Financial repression and funding a green revolution
Comment of the Day

April 14 2023

Commentary by Eoin Treacy

Financial repression and funding a green revolution

Thanks to a subscriber for this transcript of an interview with Russell Napier. Here is a section: 

So that’s where we are at the minute. I think they’re rushing round trying to do something piece-by-piece. I suspect that in the last-, since the blowout of gilt yields, I see a moving hand here, rather than someone playing whack-a-mole. I see a government, increasingly, that they’re somewhere in there, whether it’s in the treasury of somewhere else, that realises the direction of travel has to be financial repression. So, I think the best example of that in the UK is, I don’t know if he’s passed it yet, but Rishi Sunak was looked for the power to overhaul all our financial regulators to push that power into the hands of the prime minister. The question is why? As chancellor of the exchequer, this is not a power that he sought.

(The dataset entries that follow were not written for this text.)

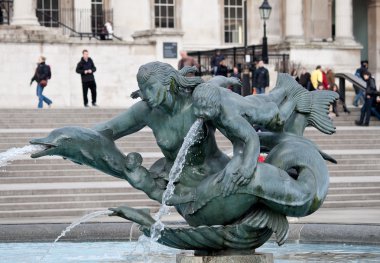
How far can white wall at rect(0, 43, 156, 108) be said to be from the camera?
42250 mm

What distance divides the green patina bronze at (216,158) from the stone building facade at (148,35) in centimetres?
3140

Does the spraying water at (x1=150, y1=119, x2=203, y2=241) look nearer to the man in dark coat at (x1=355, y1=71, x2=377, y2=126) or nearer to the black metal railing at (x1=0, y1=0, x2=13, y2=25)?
the man in dark coat at (x1=355, y1=71, x2=377, y2=126)

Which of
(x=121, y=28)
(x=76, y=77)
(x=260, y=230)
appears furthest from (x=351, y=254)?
(x=121, y=28)

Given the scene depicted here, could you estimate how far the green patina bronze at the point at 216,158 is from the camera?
10.6 metres

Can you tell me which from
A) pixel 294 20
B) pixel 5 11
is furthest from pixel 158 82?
pixel 294 20

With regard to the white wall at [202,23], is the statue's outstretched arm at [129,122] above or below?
below

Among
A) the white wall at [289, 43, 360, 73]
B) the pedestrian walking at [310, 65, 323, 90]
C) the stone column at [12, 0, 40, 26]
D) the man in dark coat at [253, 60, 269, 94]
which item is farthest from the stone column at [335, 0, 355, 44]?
the man in dark coat at [253, 60, 269, 94]

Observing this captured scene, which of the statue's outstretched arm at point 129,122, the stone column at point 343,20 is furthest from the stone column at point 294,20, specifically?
the statue's outstretched arm at point 129,122

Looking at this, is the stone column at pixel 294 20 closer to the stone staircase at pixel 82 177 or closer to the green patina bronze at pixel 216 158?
the stone staircase at pixel 82 177

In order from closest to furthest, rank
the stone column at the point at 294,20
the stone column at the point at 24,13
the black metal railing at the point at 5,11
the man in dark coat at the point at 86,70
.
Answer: the man in dark coat at the point at 86,70
the stone column at the point at 24,13
the black metal railing at the point at 5,11
the stone column at the point at 294,20

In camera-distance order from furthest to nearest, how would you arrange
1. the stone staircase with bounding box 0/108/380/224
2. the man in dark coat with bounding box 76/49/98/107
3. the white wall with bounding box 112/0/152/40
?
1. the white wall with bounding box 112/0/152/40
2. the man in dark coat with bounding box 76/49/98/107
3. the stone staircase with bounding box 0/108/380/224

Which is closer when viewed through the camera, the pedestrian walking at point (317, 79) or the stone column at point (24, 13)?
the pedestrian walking at point (317, 79)

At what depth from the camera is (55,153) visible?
36.1ft

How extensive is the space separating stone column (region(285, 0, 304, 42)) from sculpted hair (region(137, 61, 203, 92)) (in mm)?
42876
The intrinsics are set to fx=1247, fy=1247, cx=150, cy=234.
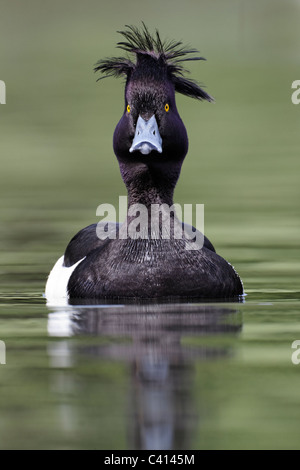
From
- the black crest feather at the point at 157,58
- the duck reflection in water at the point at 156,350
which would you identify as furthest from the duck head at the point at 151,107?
the duck reflection in water at the point at 156,350

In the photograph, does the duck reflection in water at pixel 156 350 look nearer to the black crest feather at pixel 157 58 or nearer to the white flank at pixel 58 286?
the white flank at pixel 58 286

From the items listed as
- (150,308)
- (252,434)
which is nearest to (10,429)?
(252,434)

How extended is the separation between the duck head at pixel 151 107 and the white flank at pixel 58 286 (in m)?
1.20

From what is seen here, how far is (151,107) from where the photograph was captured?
11.4 metres

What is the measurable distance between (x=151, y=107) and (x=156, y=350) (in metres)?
3.44

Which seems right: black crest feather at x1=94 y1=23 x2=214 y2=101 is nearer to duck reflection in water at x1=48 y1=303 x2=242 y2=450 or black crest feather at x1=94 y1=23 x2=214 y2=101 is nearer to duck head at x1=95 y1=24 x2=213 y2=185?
duck head at x1=95 y1=24 x2=213 y2=185

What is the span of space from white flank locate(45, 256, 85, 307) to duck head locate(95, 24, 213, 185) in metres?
1.20

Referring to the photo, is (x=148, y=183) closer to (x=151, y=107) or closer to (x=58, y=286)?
(x=151, y=107)

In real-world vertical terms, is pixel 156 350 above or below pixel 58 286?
below

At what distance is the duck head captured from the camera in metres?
11.4

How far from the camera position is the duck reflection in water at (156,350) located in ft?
21.6

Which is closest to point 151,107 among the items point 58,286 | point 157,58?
point 157,58

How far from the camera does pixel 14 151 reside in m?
25.0
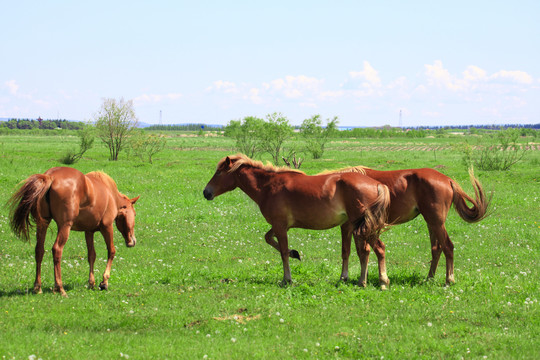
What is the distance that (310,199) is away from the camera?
33.4ft

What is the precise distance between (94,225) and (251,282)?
11.5 feet

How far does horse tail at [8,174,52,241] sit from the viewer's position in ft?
29.2

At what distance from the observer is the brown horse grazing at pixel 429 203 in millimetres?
10180

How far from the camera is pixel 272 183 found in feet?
34.9

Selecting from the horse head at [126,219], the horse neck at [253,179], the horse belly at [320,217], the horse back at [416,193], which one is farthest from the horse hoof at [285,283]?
the horse head at [126,219]

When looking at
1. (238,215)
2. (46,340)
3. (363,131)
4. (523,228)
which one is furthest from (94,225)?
(363,131)

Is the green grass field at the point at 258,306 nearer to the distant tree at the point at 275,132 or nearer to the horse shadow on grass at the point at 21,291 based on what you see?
the horse shadow on grass at the point at 21,291

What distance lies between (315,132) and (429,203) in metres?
63.0

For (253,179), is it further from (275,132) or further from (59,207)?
(275,132)

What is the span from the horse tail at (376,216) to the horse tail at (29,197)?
6110mm

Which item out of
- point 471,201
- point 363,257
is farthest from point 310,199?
point 471,201

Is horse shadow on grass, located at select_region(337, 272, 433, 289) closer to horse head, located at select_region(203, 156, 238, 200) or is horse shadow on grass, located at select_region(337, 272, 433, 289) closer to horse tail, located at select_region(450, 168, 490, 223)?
horse tail, located at select_region(450, 168, 490, 223)

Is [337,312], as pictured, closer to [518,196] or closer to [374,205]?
[374,205]

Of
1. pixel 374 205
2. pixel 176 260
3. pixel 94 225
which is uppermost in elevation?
pixel 374 205
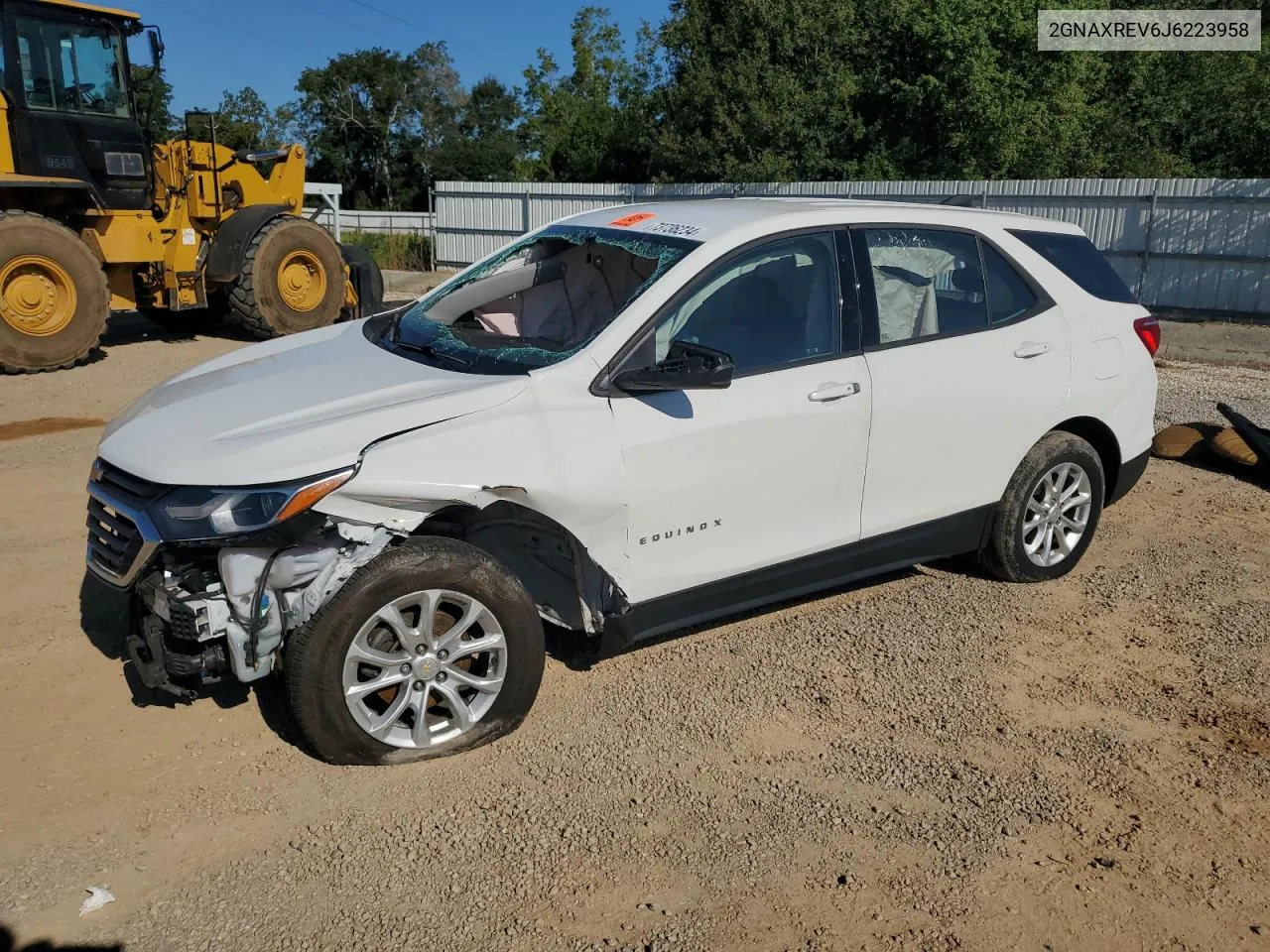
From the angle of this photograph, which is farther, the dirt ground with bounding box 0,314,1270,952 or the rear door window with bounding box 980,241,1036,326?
the rear door window with bounding box 980,241,1036,326

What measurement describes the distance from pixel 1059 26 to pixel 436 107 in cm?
3747

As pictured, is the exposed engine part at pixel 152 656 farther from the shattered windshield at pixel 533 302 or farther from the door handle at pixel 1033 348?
the door handle at pixel 1033 348

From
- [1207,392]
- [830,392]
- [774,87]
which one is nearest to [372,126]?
[774,87]

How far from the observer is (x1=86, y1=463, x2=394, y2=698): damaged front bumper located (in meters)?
3.33

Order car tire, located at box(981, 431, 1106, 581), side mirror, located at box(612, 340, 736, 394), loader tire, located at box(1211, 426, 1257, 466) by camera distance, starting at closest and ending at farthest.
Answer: side mirror, located at box(612, 340, 736, 394), car tire, located at box(981, 431, 1106, 581), loader tire, located at box(1211, 426, 1257, 466)

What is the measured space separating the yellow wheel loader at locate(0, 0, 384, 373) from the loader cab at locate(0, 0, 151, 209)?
0.4 inches

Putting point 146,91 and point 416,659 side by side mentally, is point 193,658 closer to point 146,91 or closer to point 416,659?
point 416,659

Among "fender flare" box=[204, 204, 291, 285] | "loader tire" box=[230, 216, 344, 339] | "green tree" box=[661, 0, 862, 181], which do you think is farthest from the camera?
"green tree" box=[661, 0, 862, 181]

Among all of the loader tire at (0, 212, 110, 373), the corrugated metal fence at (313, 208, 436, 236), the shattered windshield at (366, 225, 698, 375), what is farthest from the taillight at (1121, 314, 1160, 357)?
the corrugated metal fence at (313, 208, 436, 236)

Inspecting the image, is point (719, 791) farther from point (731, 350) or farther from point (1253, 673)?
point (1253, 673)

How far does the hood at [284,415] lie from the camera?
334cm

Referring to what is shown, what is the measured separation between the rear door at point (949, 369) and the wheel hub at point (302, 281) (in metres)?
10.1

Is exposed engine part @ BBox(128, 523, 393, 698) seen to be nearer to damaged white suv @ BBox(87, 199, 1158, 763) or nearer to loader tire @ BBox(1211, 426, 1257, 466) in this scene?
damaged white suv @ BBox(87, 199, 1158, 763)

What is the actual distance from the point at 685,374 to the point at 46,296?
9.62 meters
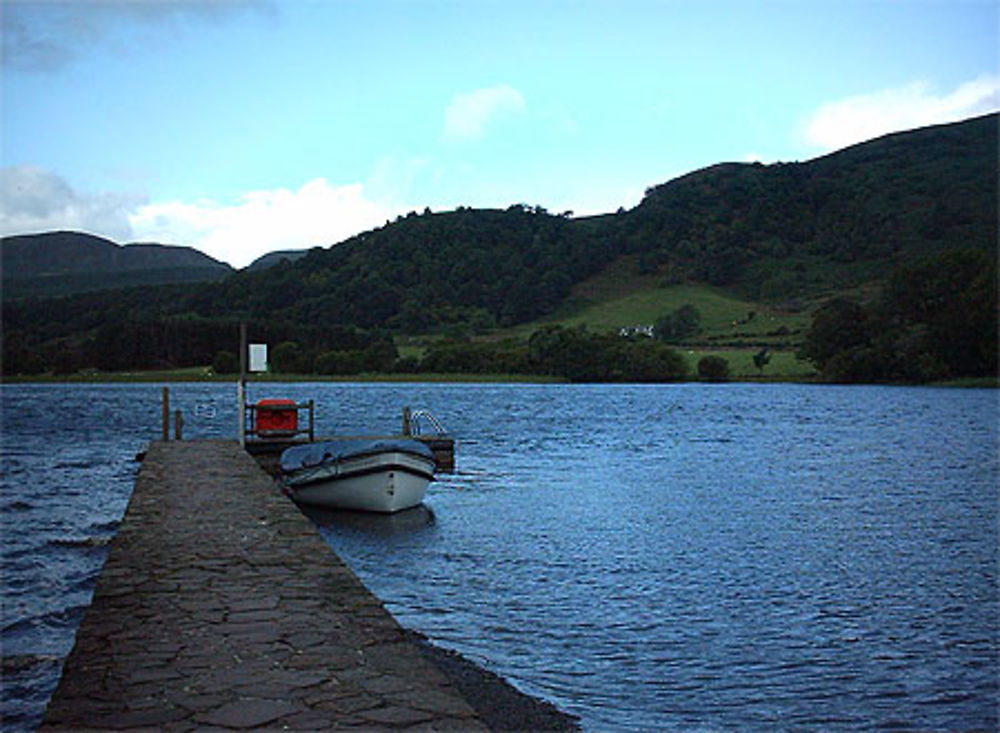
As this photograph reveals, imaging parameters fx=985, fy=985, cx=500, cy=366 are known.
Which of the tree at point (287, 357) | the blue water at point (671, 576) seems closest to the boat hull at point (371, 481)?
the blue water at point (671, 576)

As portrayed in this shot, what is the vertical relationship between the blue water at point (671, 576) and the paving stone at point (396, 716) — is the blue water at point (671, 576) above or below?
below

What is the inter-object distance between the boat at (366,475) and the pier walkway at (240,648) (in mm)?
9066

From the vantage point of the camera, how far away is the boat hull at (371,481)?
68.6ft

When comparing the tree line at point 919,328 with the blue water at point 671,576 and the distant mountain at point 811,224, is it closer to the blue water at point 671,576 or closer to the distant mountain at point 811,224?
the distant mountain at point 811,224

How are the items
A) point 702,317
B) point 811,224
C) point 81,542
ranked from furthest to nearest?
1. point 811,224
2. point 702,317
3. point 81,542

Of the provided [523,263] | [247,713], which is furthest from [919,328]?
[247,713]

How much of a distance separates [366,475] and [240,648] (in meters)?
14.0

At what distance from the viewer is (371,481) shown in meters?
21.0

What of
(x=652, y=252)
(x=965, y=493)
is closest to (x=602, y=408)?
(x=965, y=493)

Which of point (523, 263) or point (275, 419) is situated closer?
point (275, 419)

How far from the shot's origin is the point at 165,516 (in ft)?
42.8

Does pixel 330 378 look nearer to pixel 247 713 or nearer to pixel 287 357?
pixel 287 357

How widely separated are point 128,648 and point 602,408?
7006 cm

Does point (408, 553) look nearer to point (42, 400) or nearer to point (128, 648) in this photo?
point (128, 648)
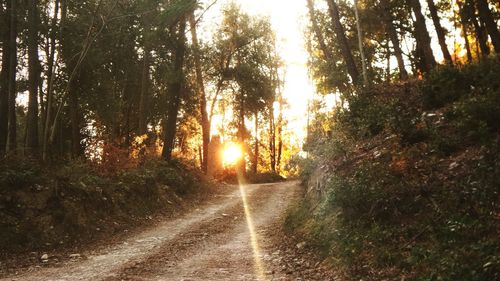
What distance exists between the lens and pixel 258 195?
22953mm

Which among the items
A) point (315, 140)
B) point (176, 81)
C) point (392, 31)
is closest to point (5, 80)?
point (176, 81)

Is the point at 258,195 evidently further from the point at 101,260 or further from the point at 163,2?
the point at 101,260

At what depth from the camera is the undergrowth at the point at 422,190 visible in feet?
20.0

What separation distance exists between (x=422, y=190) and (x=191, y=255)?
551 cm

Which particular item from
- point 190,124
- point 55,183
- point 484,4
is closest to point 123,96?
point 190,124

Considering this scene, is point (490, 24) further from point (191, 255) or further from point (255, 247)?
point (191, 255)

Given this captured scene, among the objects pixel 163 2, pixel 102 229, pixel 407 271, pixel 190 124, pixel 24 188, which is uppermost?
pixel 163 2

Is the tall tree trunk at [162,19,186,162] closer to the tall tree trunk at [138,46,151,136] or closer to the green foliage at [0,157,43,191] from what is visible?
the tall tree trunk at [138,46,151,136]

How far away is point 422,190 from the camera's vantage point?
26.6ft

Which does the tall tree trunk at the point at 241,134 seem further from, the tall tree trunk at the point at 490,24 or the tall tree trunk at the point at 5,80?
the tall tree trunk at the point at 490,24

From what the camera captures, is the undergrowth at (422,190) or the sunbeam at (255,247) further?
the sunbeam at (255,247)

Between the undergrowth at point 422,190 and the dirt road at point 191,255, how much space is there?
125 centimetres

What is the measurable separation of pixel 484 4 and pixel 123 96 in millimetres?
19336

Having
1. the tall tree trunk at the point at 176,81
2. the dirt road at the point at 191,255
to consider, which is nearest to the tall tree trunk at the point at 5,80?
the dirt road at the point at 191,255
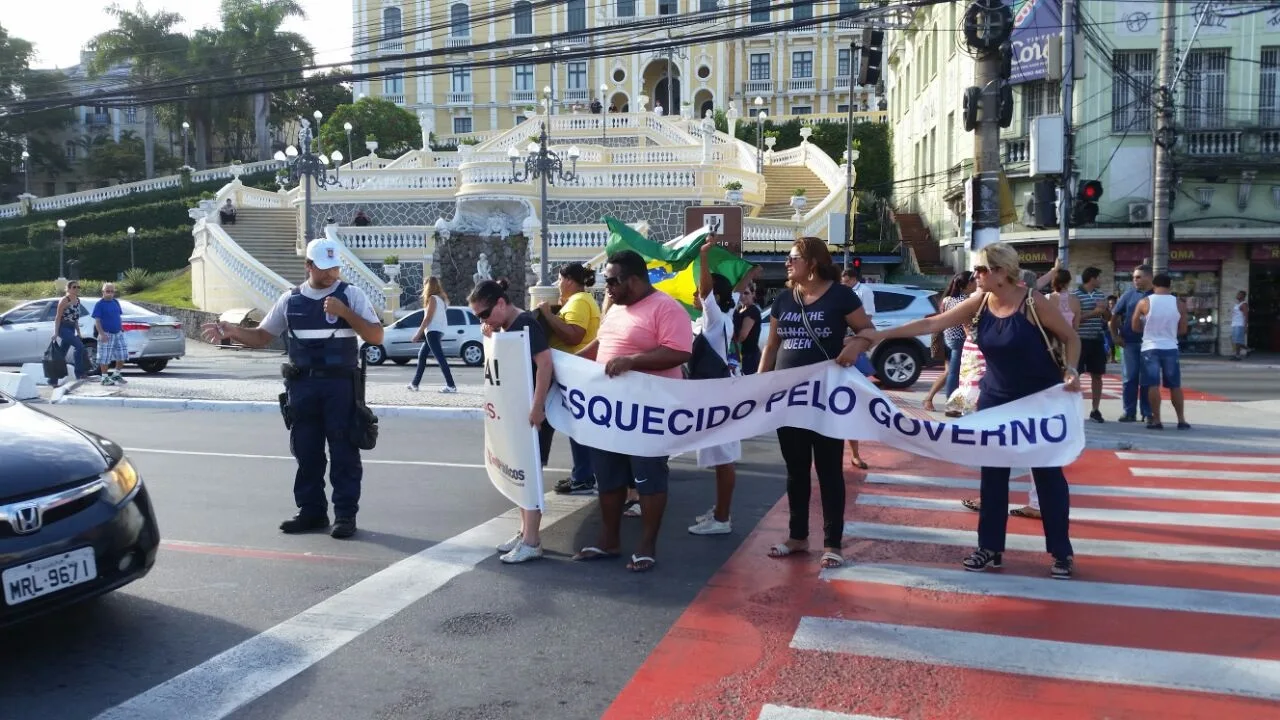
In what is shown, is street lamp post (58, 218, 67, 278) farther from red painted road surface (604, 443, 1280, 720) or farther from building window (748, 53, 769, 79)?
red painted road surface (604, 443, 1280, 720)

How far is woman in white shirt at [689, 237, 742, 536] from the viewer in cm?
715

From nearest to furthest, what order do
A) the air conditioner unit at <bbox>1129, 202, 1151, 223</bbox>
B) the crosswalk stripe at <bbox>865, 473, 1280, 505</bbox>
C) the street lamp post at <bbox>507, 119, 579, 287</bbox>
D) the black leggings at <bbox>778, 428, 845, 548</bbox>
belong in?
the black leggings at <bbox>778, 428, 845, 548</bbox>, the crosswalk stripe at <bbox>865, 473, 1280, 505</bbox>, the air conditioner unit at <bbox>1129, 202, 1151, 223</bbox>, the street lamp post at <bbox>507, 119, 579, 287</bbox>

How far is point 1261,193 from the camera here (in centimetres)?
2639

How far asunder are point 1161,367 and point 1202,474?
2.49 meters

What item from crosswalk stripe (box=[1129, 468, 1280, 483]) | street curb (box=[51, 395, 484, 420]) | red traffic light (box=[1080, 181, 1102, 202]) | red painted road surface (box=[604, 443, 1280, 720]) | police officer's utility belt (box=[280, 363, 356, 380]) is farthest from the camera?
red traffic light (box=[1080, 181, 1102, 202])

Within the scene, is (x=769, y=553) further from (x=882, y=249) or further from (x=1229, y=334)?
(x=882, y=249)

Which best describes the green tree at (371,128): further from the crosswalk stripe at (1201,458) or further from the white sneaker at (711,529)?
the white sneaker at (711,529)

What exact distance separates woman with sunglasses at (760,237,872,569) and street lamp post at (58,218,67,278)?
4809 centimetres

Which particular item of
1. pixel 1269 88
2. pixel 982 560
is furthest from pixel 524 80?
pixel 982 560

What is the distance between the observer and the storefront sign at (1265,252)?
26.1 meters

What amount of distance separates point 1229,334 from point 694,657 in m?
26.2

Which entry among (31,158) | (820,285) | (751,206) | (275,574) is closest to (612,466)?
(820,285)

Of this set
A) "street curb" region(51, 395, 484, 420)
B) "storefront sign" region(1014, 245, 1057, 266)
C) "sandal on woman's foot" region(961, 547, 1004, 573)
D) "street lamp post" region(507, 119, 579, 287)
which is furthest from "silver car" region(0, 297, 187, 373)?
"storefront sign" region(1014, 245, 1057, 266)

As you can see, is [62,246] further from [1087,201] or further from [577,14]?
[1087,201]
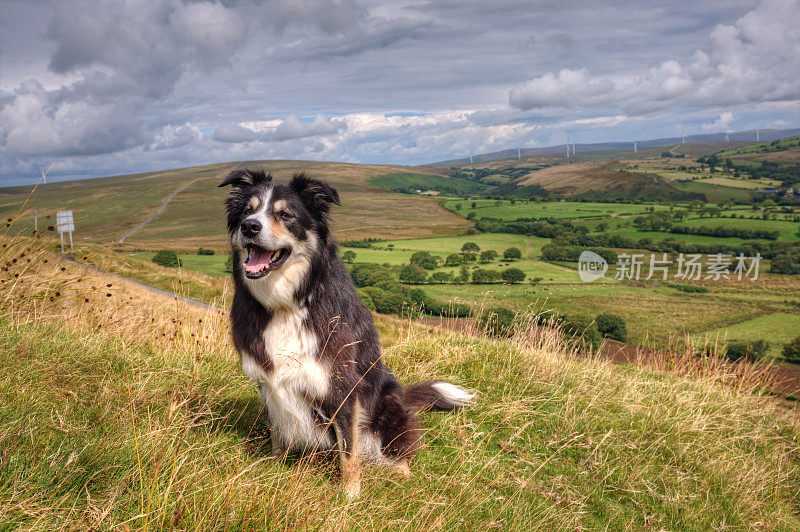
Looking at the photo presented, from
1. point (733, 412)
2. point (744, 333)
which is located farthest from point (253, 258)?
point (744, 333)

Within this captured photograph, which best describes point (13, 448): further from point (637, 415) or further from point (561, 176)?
point (561, 176)

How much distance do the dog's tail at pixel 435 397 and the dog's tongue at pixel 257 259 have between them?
2.22 metres

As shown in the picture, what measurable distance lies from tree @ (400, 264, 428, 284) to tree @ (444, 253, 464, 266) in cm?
1233

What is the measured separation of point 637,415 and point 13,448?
6.16 meters

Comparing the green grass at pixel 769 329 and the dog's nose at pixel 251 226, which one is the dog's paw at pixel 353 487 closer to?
the dog's nose at pixel 251 226

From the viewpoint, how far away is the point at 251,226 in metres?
3.19

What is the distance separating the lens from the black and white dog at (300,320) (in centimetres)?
337

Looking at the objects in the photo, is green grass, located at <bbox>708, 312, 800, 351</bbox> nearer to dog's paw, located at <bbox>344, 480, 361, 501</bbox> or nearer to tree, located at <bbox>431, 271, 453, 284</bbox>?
tree, located at <bbox>431, 271, 453, 284</bbox>

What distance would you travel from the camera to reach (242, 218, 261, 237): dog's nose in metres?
3.17

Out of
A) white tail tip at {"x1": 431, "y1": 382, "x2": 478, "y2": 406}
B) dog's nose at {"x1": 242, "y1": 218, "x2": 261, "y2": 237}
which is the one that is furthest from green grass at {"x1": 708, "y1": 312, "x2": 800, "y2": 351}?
dog's nose at {"x1": 242, "y1": 218, "x2": 261, "y2": 237}

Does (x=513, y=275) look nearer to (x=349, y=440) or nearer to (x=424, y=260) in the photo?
(x=424, y=260)

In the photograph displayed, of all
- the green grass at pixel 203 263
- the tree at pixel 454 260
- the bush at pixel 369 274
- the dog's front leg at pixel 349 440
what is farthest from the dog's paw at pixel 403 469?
the tree at pixel 454 260

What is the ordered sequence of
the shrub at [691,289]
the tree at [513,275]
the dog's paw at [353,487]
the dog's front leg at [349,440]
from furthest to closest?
the shrub at [691,289] < the tree at [513,275] < the dog's front leg at [349,440] < the dog's paw at [353,487]

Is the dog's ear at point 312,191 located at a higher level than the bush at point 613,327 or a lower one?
higher
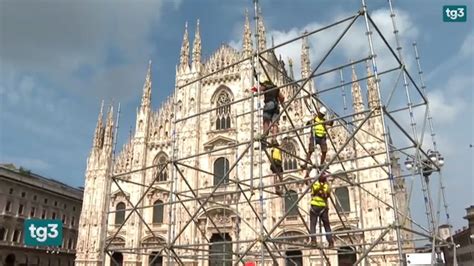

So, I think people are beginning to realise that, yes, you can go round and whack-a-mole, so it’s happening anyway, but there could come a time where we have to something more aggressive. For me, it’s pretty obvious what that aggressive is, which is forcing savings institutions to buy government bonds. That’s the core of a financial repression. We haven’t taken that giant leap yet, but I think since the crisis in the gilt market, there is evidence I think, that someone realises that that is where we might end up and they’re preparing to have to take that leap. To stress this is not a UK problem, it’s the entire developed world and actually, Japan might have to go first in terms of that major jump.

Eoin Treacy's view

Inflation running well above the prevailing interest rate for a prolonged period will improve government debt to GDP ratios. The caveat is the total debt cannot simultaneously continue to accelerate higher. That’s the route to hyperinflation. Therefore financial repression works by changing the weightings of where credit is created and pushes the burden from the public sector back onto the private sector.